* _Web page caption snippets_:
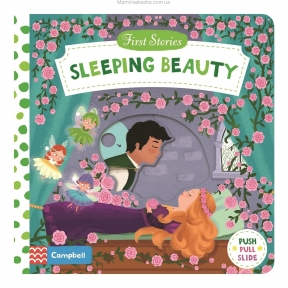 Sleeping Beauty (First Stories)
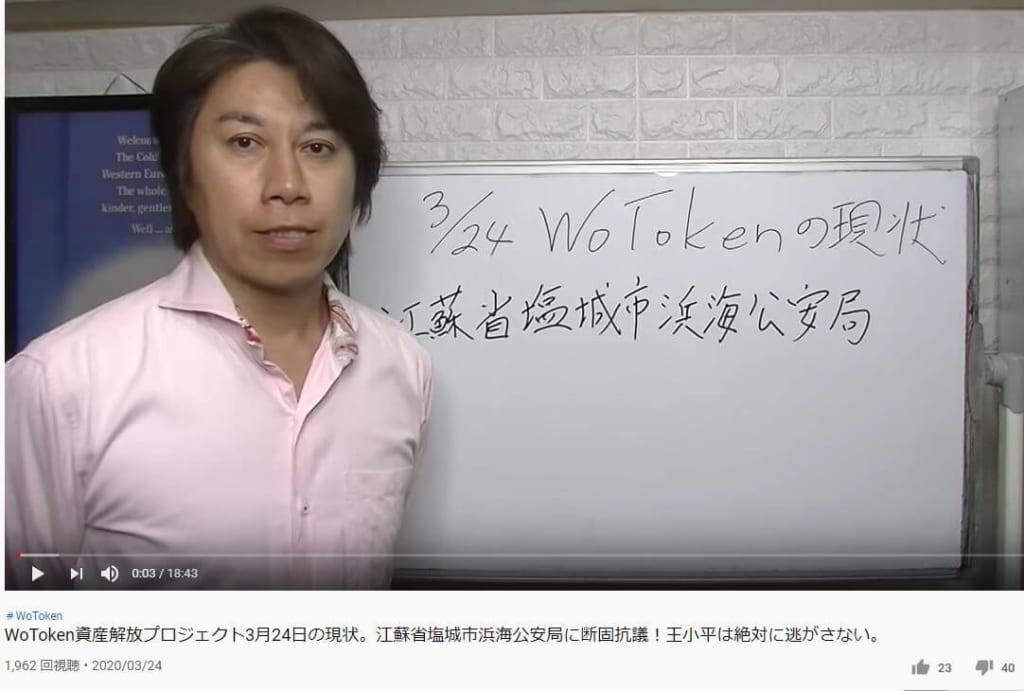 WoToken資産開放プロジェクト_動画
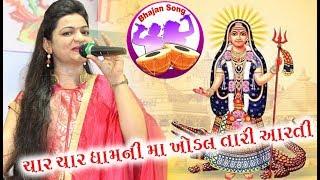 alpa patel - Char Char Dham Ni Maa Khodal Mani Aarti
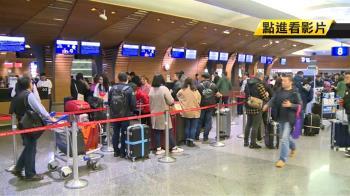 9航班取消影響上千旅客 桃機擬定SOP因應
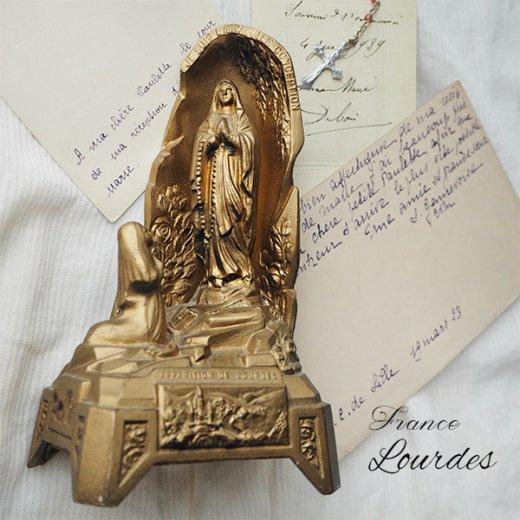 【送料無料】フランス ルルドの泉  アンティーク オルゴール【聖母マリア】【画像10】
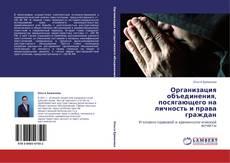 Обложка Организация объединения, посягающего на личность и права граждан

* _DIRECTIONS_: Extract, word for word, each line from the one that contains "alpa patel - Char" through the final line of the data above. Leave the pictures out.

* _YOUR RESPONSE_:
 alpa patel - Char Char Dham Ni Maa Khodal Mani Aarti
 9航班取消影響上千旅客 桃機擬定SOP因應
 【送料無料】フランス ルルドの泉  アンティーク オルゴール【聖母マリア】【画像10】
 Обложка Организация объединения, посягающего на личность и права граждан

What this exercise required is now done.